→ What is being asked: Pull out every line in the items below that contains the string "sigmoid", copying each such line in full.
Start of Excerpted data
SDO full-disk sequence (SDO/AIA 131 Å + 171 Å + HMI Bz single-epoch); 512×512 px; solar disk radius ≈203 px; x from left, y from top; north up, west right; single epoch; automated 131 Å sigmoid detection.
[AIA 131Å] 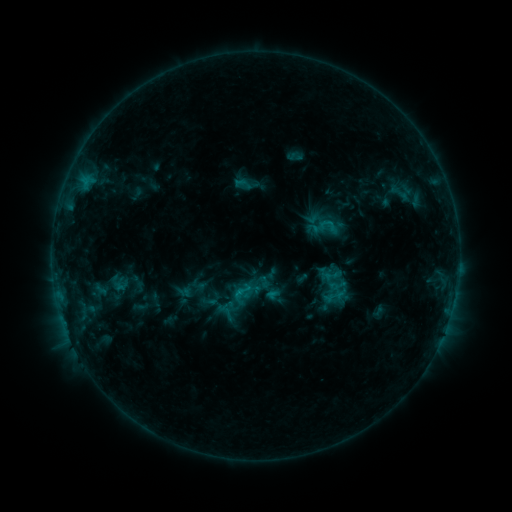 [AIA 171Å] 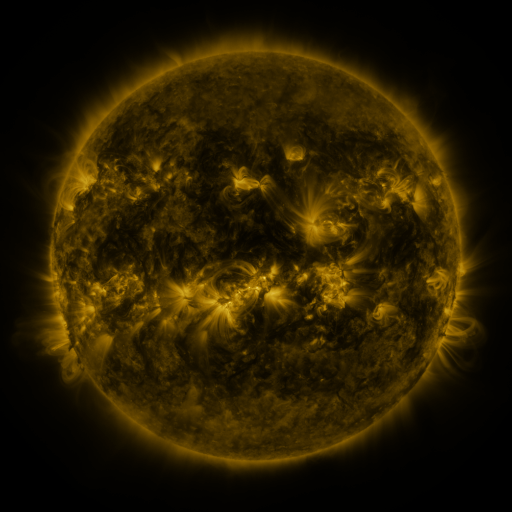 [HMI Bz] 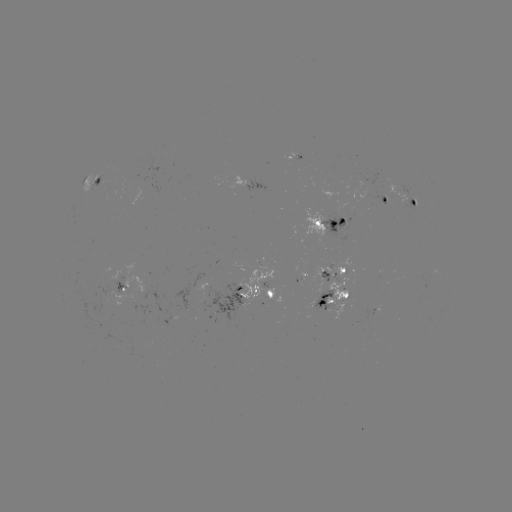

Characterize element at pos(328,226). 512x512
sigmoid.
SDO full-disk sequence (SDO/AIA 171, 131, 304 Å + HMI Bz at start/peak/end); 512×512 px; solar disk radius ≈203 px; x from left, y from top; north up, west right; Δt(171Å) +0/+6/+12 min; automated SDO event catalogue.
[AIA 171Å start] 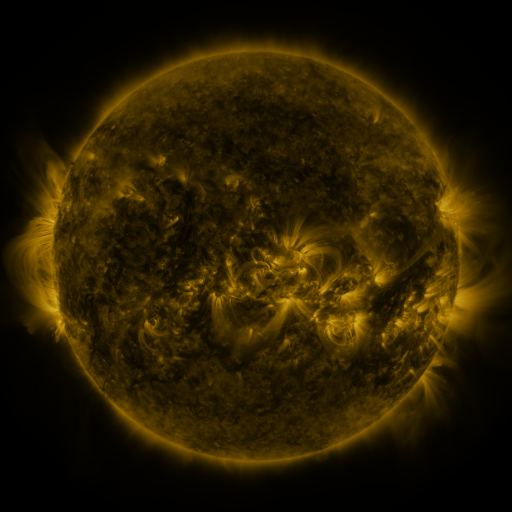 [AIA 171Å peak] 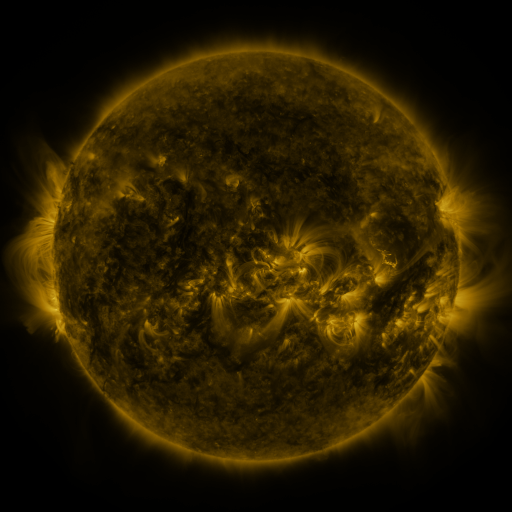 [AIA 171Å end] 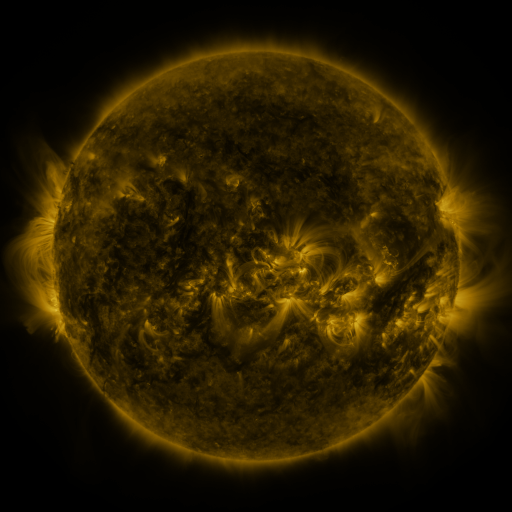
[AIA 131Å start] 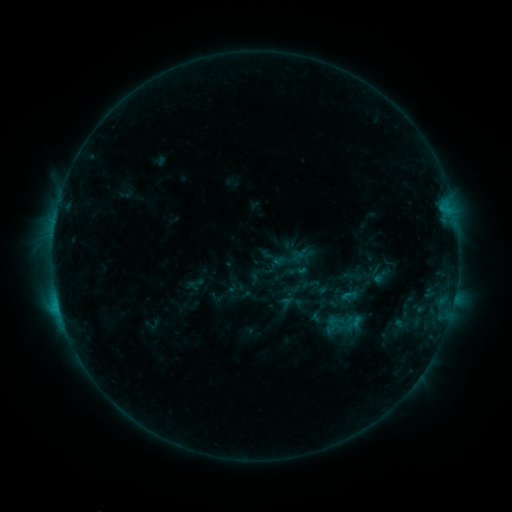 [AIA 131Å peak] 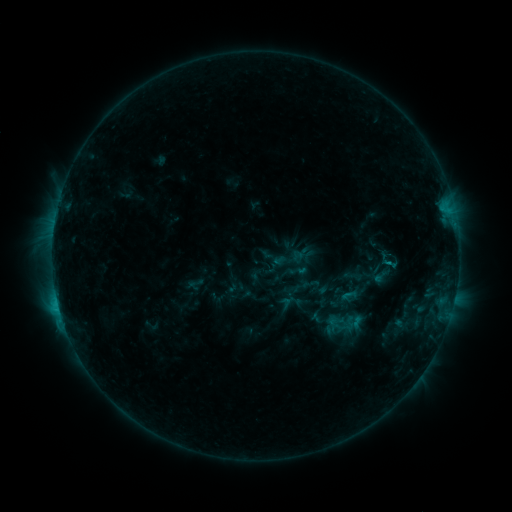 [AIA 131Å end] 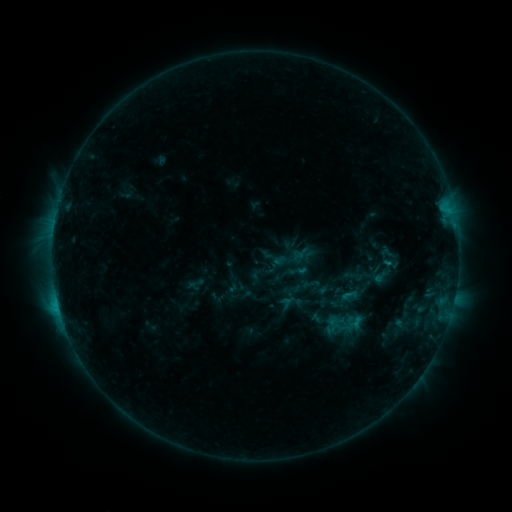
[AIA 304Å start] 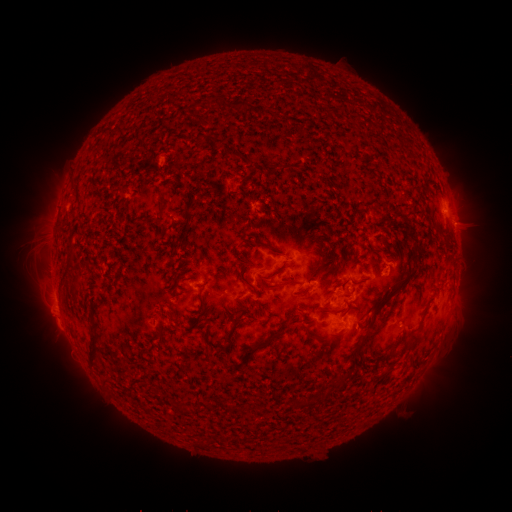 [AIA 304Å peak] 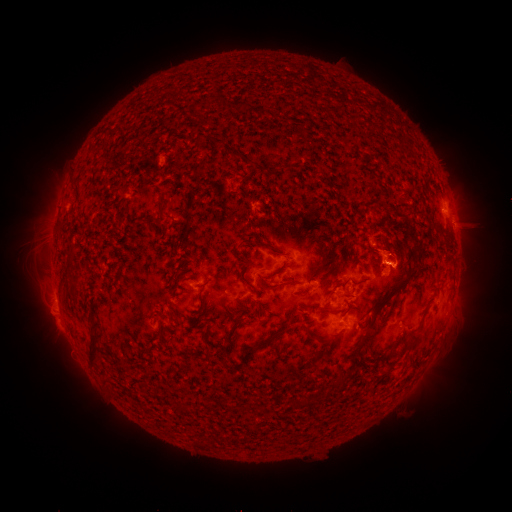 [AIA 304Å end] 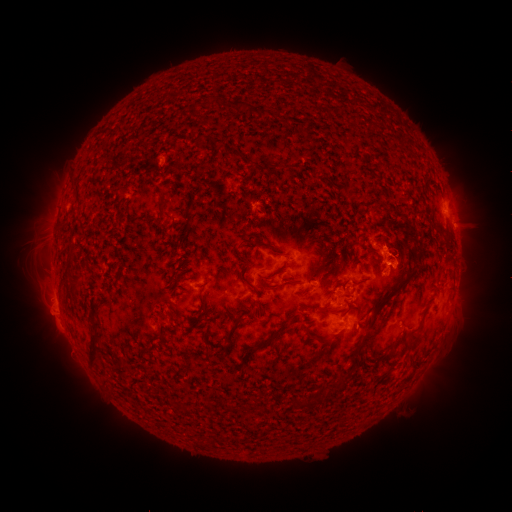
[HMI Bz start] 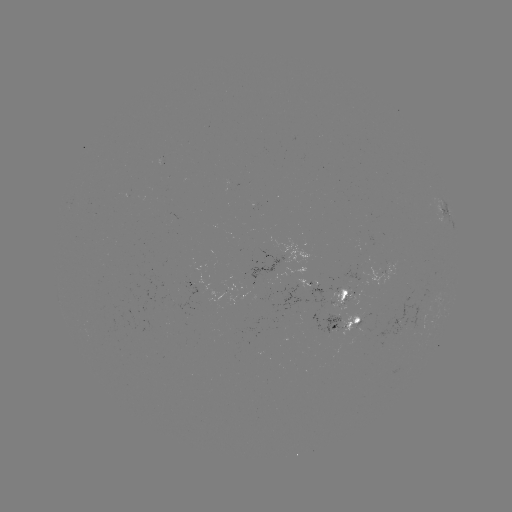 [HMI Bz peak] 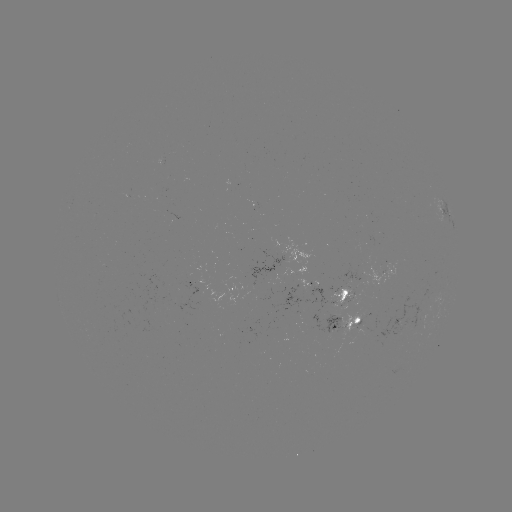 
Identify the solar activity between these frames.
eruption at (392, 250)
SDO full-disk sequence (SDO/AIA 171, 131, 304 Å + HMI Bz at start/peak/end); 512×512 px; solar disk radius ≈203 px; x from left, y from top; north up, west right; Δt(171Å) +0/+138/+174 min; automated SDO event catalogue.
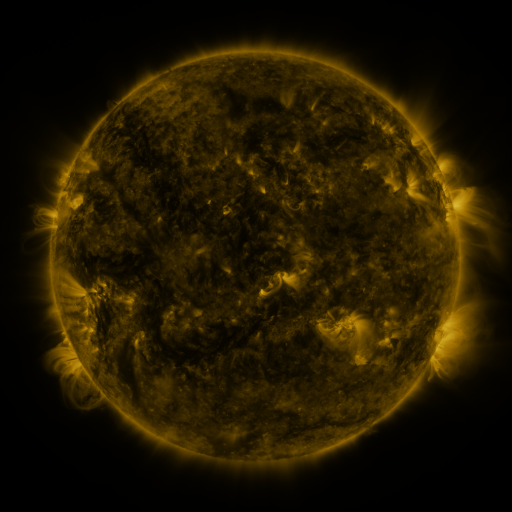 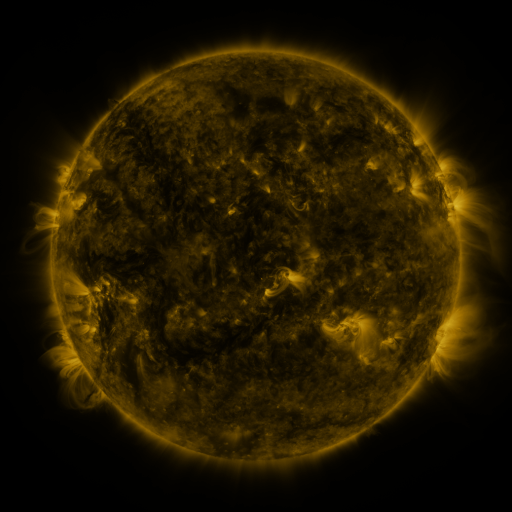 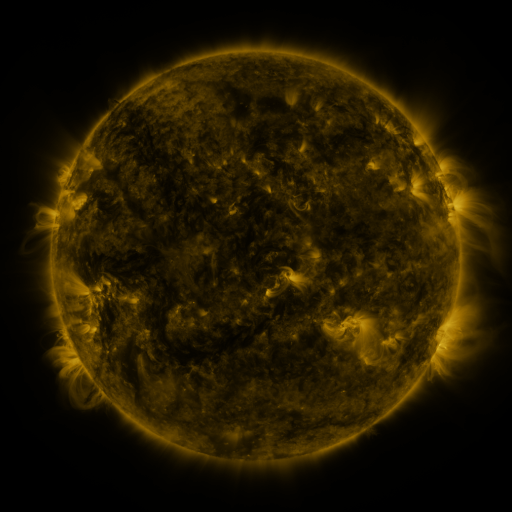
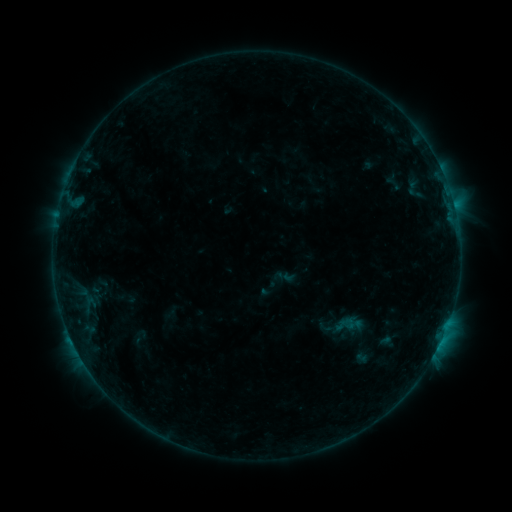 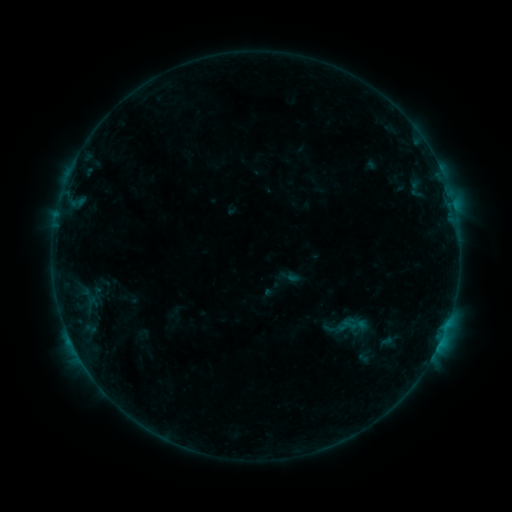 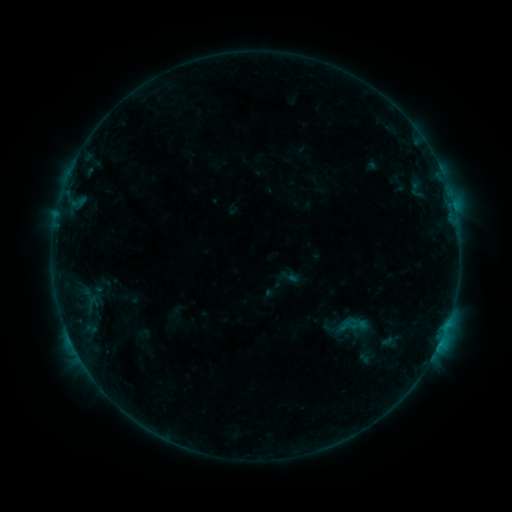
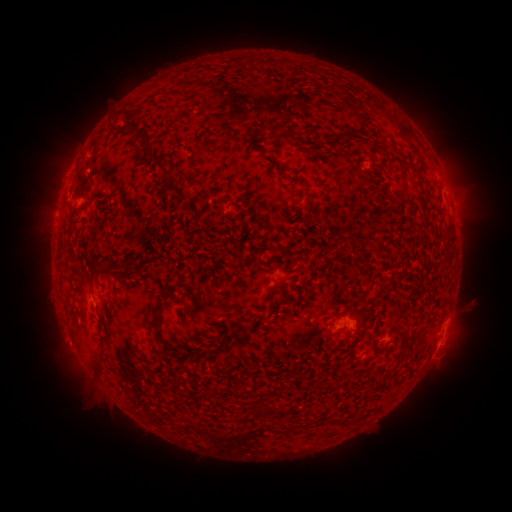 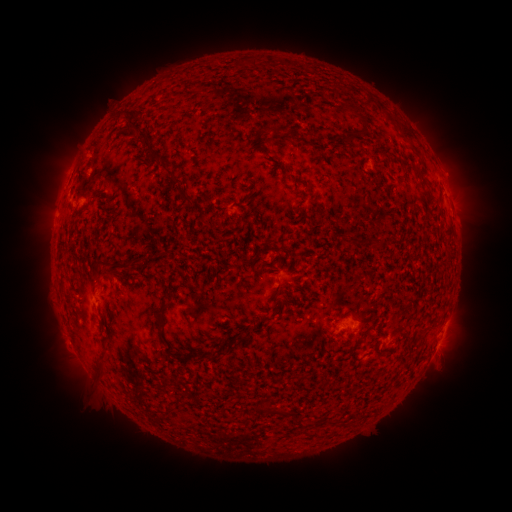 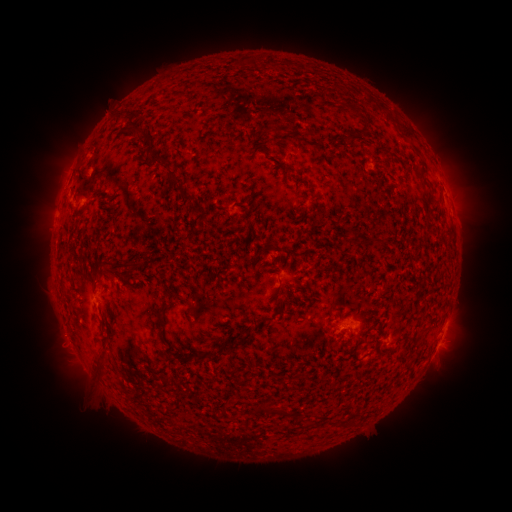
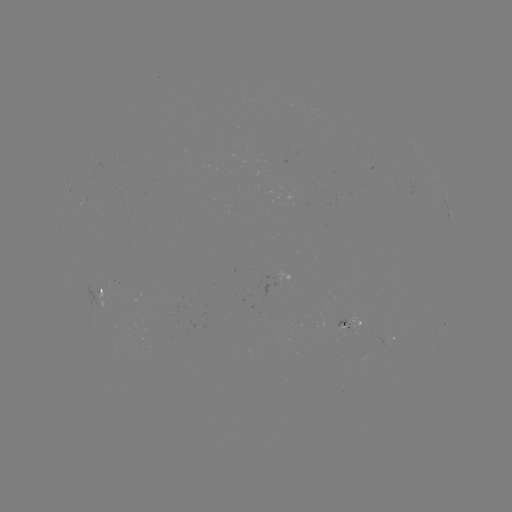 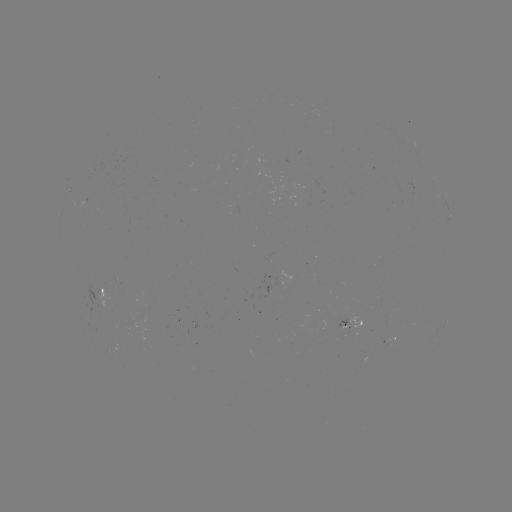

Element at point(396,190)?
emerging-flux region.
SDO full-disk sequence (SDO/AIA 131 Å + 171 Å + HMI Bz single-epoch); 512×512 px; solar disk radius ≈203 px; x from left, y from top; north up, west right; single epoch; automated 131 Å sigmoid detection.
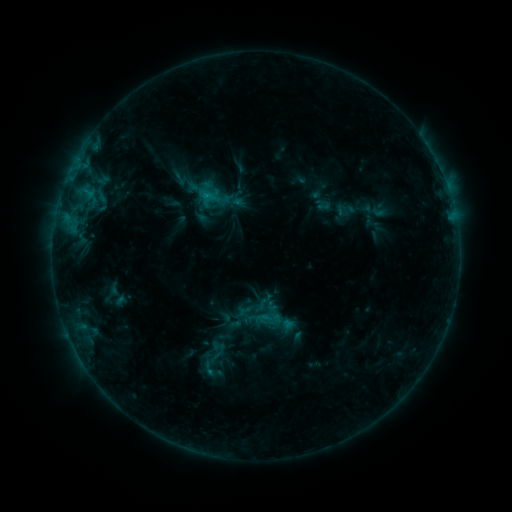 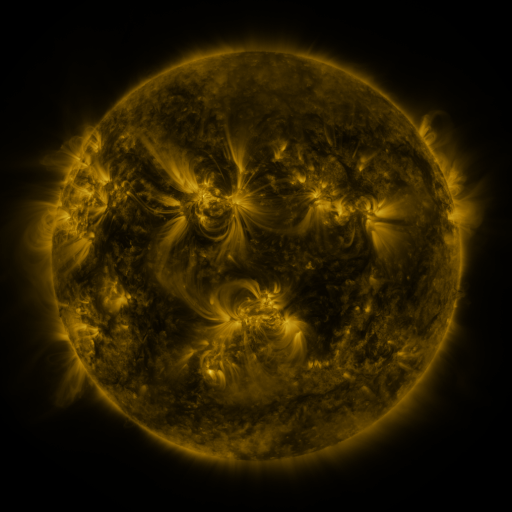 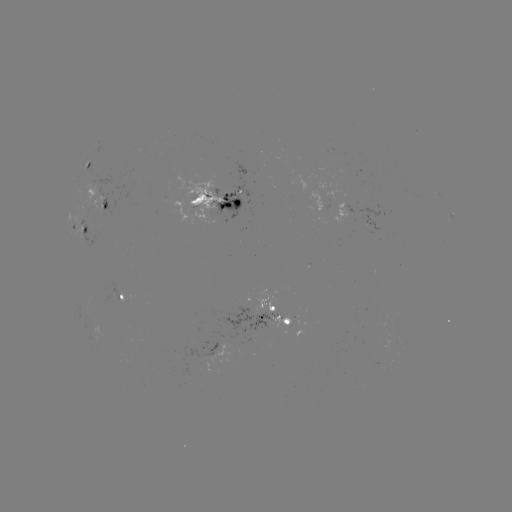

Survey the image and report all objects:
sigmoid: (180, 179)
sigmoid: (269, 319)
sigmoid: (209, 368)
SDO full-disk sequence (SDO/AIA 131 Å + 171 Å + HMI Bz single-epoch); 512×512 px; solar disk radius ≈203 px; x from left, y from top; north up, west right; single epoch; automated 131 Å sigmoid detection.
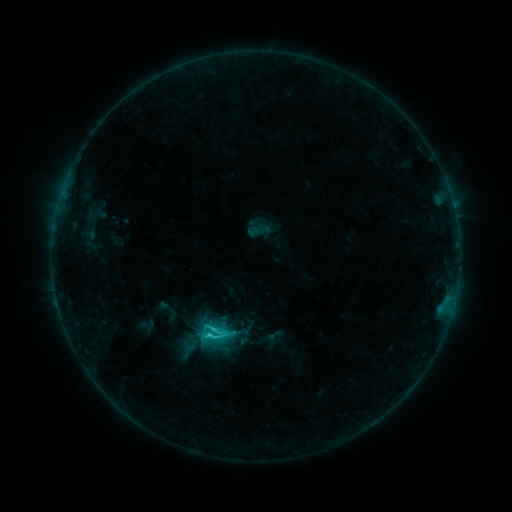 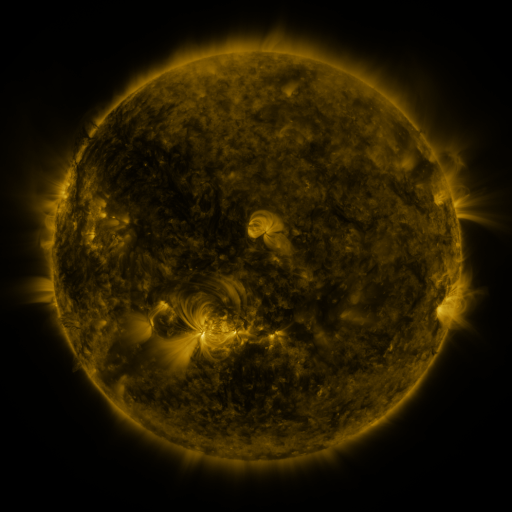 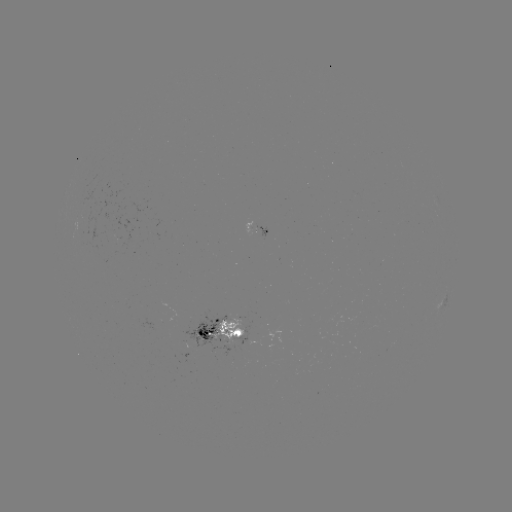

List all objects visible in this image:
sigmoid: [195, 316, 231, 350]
End of Excerpted data
→ Task answer:
SDO full-disk sequence (SDO/AIA 131 Å + 171 Å + HMI Bz single-epoch); 512×512 px; solar disk radius ≈203 px; x from left, y from top; north up, west right; single epoch; automated 131 Å sigmoid detection.
sigmoid.
SDO full-disk sequence (SDO/AIA 131 Å + 171 Å + HMI Bz single-epoch); 512×512 px; solar disk radius ≈203 px; x from left, y from top; north up, west right; single epoch; automated 131 Å sigmoid detection.
sigmoid: (180, 179)
sigmoid: (269, 319)
sigmoid: (209, 368)
SDO full-disk sequence (SDO/AIA 131 Å + 171 Å + HMI Bz single-epoch); 512×512 px; solar disk radius ≈203 px; x from left, y from top; north up, west right; single epoch; automated 131 Å sigmoid detection.
sigmoid: [195, 316, 231, 350]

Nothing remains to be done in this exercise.